Hi, everyone! I'm newest in ELK, so I need help =)
Could some one help me?
I try to search some data from my email message. I used imap input plugin , but what should I use in filter?

For example if i use rubydebug in stdout I see that :
"message-id" => "",
"from" => "",
"x-ms-exchange-organization-authas" => "Anonymous",
"x-ms-exchange-organization-authsource" => "",
"date" => "",
"@version" => "1",
"@timestamp" => ,
"to" => "",
"subject" => "Alert Summary: ",
"received" => "",
"content-type" => "text/html; charset=UTF-8",
"mime-version" => "1.0",
"message" => "SOME HTML TAGS",
"return-path" => "",
"content-transfer-encoding" => "7bit",
"type" => "new_type"

And now I want if I see something in "subject" Then I must to parse HTML tags. How can I do this?

My config file looks like :

input
{
imap
{
type => "new_type"
host => ""
user => "user"
password => "pass"
port => 143
secure => false
check_interval => 360
delete => false
folder=> "Inbox/Folder"
}
}

filter
{
if [type] == "new_type"
{

    }

}

output
{
if [type] == "new_type"
{
elasticsearch
{
hosts => ["host:9200"]
index => "new_type_index"
}
}
}

The subject field doesn't contain any HTML tags so I don't understand the question. Are you talking about the message body?

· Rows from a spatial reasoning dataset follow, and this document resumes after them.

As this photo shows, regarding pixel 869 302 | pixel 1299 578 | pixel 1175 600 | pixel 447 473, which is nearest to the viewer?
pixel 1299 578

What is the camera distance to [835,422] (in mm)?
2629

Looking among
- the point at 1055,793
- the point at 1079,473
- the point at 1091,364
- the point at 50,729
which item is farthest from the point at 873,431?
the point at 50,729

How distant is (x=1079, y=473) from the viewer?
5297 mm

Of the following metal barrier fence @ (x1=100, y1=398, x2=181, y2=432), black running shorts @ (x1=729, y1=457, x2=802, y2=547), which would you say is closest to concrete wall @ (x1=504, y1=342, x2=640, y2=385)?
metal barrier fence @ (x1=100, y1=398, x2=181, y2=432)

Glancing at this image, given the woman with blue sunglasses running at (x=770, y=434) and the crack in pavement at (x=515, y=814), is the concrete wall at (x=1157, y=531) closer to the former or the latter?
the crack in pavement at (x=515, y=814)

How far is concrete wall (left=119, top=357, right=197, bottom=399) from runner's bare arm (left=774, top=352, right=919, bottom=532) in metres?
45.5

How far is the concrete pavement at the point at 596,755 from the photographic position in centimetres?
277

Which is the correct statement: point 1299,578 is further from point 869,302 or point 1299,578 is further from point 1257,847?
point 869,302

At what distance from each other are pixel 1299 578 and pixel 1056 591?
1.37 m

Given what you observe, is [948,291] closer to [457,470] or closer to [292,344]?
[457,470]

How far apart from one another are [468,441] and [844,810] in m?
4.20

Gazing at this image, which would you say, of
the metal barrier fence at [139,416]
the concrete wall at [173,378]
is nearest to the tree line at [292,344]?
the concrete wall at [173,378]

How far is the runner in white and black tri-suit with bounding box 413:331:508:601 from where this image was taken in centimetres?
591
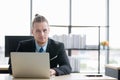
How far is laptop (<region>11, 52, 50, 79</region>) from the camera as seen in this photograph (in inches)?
85.2

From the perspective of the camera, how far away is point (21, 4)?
5727 millimetres

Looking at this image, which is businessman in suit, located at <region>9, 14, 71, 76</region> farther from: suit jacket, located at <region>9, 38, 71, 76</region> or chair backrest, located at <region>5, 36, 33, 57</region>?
chair backrest, located at <region>5, 36, 33, 57</region>

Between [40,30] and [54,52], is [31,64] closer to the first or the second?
[40,30]

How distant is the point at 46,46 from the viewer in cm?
267

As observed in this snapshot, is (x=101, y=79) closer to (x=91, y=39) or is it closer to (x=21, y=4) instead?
(x=91, y=39)

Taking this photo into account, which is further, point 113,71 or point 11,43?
point 113,71

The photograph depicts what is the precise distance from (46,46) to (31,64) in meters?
0.50

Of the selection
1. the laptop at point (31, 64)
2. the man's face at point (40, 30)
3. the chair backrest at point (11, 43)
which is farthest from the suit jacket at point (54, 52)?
the chair backrest at point (11, 43)

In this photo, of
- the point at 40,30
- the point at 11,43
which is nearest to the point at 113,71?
the point at 11,43

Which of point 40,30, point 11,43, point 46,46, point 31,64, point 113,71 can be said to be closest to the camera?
point 31,64

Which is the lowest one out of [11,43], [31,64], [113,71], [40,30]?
[113,71]

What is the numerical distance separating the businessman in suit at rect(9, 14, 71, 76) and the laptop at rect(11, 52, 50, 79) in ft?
0.84

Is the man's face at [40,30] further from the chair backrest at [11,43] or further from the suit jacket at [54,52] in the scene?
the chair backrest at [11,43]

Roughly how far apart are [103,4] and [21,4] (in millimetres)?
1750
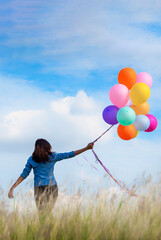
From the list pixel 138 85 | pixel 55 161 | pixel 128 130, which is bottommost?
pixel 55 161

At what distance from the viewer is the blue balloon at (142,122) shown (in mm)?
6863

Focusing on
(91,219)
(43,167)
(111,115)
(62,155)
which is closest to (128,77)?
(111,115)

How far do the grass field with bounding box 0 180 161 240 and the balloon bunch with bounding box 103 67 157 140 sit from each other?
2.18 meters

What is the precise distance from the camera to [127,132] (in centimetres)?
699

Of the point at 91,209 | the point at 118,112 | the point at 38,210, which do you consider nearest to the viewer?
the point at 91,209

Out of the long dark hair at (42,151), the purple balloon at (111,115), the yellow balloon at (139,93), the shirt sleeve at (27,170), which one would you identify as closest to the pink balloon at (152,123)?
the yellow balloon at (139,93)

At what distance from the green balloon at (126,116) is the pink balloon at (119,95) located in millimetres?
255

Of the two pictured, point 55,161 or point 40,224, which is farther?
point 55,161

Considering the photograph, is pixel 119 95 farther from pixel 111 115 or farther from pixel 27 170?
pixel 27 170

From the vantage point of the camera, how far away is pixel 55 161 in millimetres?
5844

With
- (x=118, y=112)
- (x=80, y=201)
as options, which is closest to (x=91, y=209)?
(x=80, y=201)

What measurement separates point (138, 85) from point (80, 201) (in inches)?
116

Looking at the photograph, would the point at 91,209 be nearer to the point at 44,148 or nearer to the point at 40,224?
the point at 40,224

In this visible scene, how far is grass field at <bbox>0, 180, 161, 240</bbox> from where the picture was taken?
12.8ft
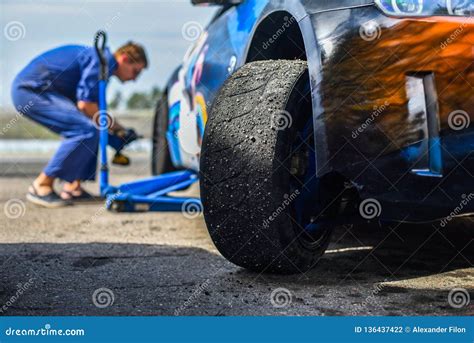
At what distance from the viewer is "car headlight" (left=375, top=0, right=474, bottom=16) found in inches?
117

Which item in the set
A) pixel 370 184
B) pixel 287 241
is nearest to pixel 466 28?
pixel 370 184

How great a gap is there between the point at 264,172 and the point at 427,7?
94 centimetres

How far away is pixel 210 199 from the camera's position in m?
3.44

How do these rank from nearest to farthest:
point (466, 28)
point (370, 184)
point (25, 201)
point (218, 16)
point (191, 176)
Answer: point (466, 28) < point (370, 184) < point (218, 16) < point (191, 176) < point (25, 201)

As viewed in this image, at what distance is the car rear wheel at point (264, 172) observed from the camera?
3.27 m

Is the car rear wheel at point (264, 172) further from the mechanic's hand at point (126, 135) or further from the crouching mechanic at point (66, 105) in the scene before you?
the crouching mechanic at point (66, 105)

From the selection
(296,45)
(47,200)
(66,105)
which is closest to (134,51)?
(66,105)

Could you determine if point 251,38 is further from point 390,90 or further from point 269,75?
point 390,90

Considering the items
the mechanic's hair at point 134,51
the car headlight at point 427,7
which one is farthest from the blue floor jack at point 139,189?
the car headlight at point 427,7

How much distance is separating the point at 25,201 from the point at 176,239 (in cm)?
293

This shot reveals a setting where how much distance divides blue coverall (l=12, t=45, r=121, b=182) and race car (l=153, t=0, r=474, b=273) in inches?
138

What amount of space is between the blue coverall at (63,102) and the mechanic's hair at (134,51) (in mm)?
272

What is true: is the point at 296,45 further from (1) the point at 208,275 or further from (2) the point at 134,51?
(2) the point at 134,51

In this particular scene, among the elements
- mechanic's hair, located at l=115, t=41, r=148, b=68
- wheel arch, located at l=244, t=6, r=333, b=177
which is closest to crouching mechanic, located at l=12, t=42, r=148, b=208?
mechanic's hair, located at l=115, t=41, r=148, b=68
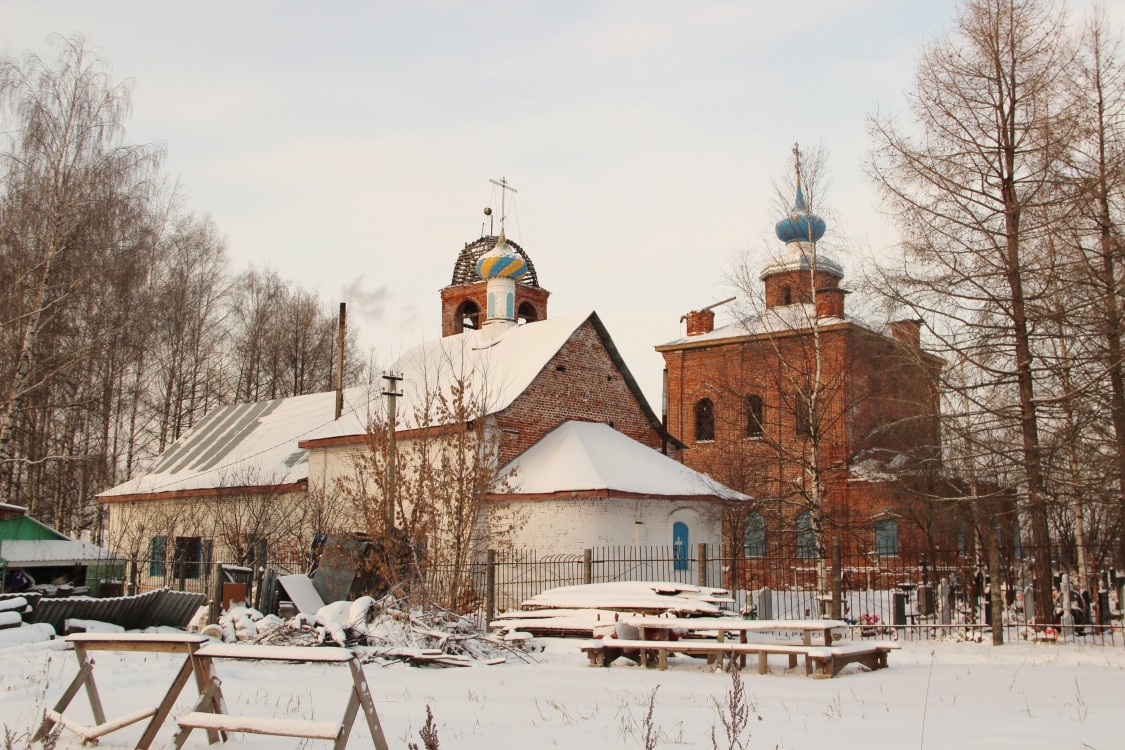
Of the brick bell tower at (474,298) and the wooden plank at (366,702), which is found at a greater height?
the brick bell tower at (474,298)

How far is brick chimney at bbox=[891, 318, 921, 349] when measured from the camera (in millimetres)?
14846

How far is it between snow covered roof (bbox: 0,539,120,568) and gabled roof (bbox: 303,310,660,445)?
19.8 feet

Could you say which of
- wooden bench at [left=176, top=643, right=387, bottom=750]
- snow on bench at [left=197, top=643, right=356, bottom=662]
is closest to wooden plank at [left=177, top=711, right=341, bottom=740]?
wooden bench at [left=176, top=643, right=387, bottom=750]

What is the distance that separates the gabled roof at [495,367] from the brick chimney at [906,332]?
366 inches

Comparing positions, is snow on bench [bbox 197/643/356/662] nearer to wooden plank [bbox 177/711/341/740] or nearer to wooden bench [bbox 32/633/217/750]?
wooden bench [bbox 32/633/217/750]

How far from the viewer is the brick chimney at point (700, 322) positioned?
3586 centimetres

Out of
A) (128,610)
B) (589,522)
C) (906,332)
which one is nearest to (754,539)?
(589,522)

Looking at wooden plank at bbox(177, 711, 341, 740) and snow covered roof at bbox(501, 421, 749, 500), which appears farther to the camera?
snow covered roof at bbox(501, 421, 749, 500)

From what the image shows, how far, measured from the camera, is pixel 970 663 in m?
11.6

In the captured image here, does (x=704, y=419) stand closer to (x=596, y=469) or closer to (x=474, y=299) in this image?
(x=474, y=299)

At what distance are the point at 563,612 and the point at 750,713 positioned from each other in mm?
6531

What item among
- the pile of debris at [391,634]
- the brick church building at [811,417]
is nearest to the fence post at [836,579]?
the brick church building at [811,417]

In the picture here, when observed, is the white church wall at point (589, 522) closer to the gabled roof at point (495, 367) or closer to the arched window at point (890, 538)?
the gabled roof at point (495, 367)

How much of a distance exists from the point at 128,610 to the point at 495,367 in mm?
11752
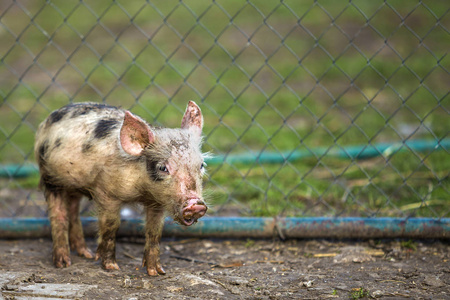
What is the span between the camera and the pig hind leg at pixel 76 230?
3666 mm

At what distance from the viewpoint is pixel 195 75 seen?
26.6 feet

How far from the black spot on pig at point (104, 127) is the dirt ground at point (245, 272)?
2.63ft

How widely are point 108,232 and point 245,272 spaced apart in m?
0.85

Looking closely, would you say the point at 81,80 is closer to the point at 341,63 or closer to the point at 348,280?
the point at 341,63

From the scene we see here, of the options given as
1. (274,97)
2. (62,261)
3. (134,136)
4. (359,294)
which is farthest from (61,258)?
(274,97)

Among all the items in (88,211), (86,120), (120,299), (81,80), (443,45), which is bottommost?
(120,299)

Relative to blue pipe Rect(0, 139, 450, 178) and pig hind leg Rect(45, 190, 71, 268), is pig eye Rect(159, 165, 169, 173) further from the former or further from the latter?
blue pipe Rect(0, 139, 450, 178)

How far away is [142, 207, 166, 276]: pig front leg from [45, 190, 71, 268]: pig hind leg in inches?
19.8

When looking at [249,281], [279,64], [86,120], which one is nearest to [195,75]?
[279,64]

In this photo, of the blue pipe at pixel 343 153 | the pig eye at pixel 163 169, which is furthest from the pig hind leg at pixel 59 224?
the blue pipe at pixel 343 153

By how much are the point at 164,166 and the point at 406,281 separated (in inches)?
58.8

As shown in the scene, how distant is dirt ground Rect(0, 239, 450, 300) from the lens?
2.96 m

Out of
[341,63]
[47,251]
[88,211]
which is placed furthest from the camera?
[341,63]

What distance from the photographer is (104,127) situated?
11.0ft
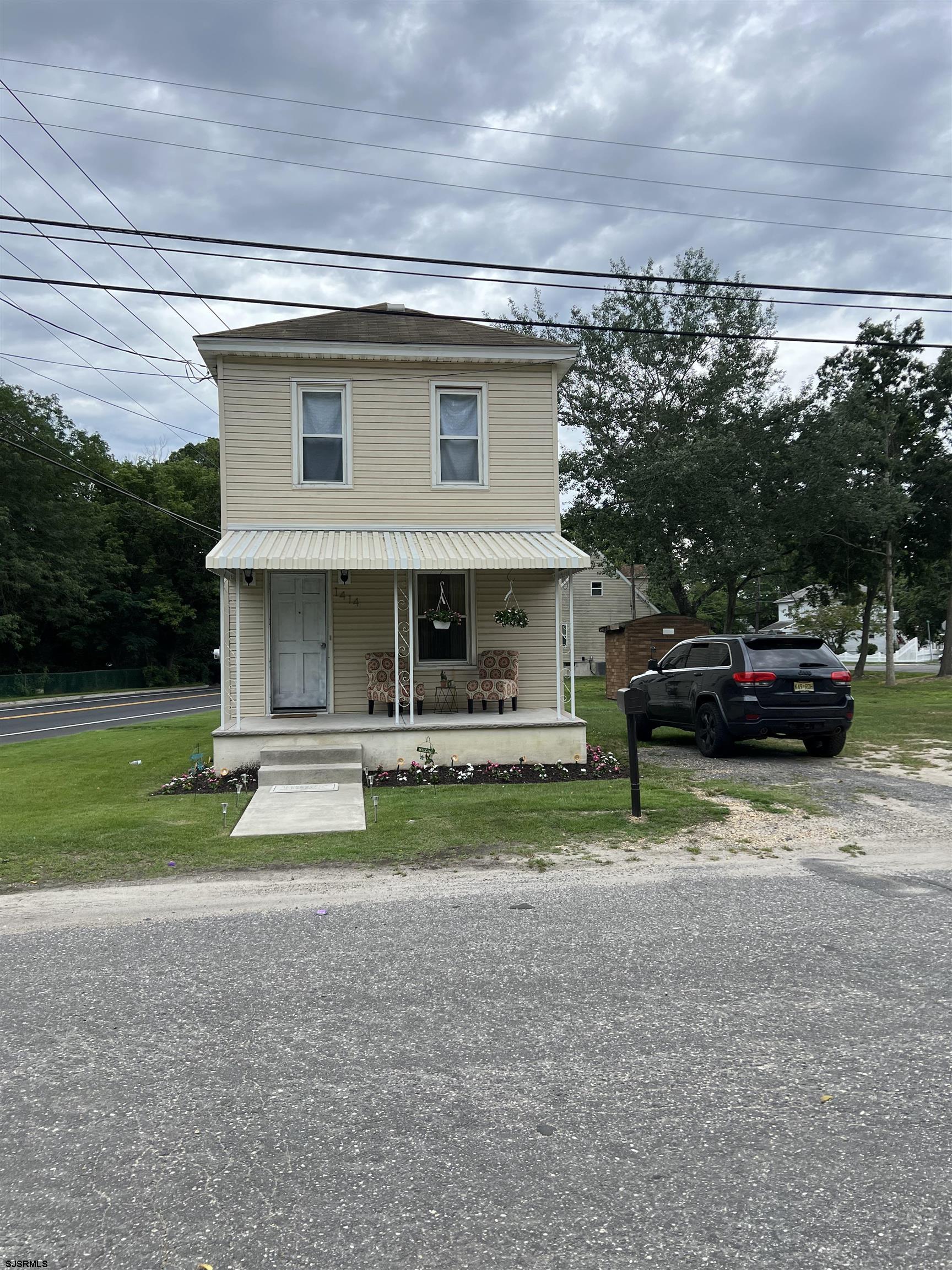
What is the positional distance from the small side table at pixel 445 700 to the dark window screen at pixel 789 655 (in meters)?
4.40

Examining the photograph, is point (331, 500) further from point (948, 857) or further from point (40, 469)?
point (40, 469)

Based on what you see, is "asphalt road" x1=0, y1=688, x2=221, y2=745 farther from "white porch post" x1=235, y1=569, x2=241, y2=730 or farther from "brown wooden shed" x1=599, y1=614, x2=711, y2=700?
"brown wooden shed" x1=599, y1=614, x2=711, y2=700

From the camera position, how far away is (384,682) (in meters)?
12.3

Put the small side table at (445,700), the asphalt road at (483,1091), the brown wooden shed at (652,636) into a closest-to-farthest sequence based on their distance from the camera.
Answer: the asphalt road at (483,1091) → the small side table at (445,700) → the brown wooden shed at (652,636)

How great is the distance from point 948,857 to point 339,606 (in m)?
8.78

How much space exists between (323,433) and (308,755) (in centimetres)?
520

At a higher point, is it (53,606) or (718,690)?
(53,606)

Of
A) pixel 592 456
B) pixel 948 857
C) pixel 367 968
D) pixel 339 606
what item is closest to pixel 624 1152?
pixel 367 968

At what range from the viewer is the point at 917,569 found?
32781mm

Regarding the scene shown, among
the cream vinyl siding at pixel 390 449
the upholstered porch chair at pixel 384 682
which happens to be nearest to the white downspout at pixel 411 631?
the upholstered porch chair at pixel 384 682

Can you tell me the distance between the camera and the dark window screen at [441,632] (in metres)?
13.0

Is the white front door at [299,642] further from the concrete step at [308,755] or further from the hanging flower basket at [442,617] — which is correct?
the concrete step at [308,755]

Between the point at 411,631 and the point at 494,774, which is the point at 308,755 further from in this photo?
the point at 494,774

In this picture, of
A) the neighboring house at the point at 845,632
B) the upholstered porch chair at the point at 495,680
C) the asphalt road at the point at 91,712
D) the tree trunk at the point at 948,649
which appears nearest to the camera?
the upholstered porch chair at the point at 495,680
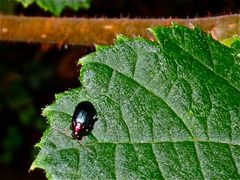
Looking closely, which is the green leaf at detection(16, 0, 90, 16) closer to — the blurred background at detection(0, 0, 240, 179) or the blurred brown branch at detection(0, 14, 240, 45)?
the blurred brown branch at detection(0, 14, 240, 45)

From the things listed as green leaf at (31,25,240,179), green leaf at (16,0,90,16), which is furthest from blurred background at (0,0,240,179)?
green leaf at (31,25,240,179)

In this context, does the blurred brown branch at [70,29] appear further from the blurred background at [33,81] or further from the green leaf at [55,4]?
the blurred background at [33,81]

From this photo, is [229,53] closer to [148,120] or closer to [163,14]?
[148,120]

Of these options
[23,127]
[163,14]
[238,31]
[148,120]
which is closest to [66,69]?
[23,127]

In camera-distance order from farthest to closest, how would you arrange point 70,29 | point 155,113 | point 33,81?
1. point 33,81
2. point 70,29
3. point 155,113

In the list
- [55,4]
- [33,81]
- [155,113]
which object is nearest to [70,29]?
[55,4]

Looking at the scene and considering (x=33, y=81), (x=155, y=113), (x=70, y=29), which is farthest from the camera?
(x=33, y=81)

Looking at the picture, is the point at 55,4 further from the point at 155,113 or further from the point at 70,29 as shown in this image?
the point at 155,113

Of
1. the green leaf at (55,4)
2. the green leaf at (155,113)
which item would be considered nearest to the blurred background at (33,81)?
the green leaf at (55,4)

Hi, Magnus! Thanks for reply!
Yes, I'm talking about message body.

Logstash has no built-in filter for HTML stripping. While you might be able to ignore the fact that it's HTML and just treat it as plain text (it depends on what you want to do) I'd probably write a custom filter plugin for stripping the HTML markup from the field.

Did I understadn correct, I must write some regex if I want extract some data from message? Or I can use something else? Cause it will be a very huge regex =)
Could you, please, write some examle of config file in this case?

Did I understadn correct, I must write some regex if I want extract some data from message?

It depends on what the HTML looks like and what you want to extract from it.

ohhh, ok,
thanks for the quick answers! I will read how to write my own plugins. I like the idea of deleting HTML tags and trying to parse the text itself. I hope it will not be very difficult....

Magnus! Can you help me, again ? =)
I'm stuck again. How can I parse the text now? I did so that all key words are separated by a comma. And I know for sure that all words will always be in the same order. How do I now pull out certain keywords and assign them to other fields?
For example :

"Some text ,some text,INEED-THIS-ONE,next text,AND-I-ALSO-NEED-THIS "

You have several options: a csv or dissect filter would probably be the easiest.

Magnus! Thanks for help!

This topic was automatically closed 28 days after the last reply. New replies are no longer allowed.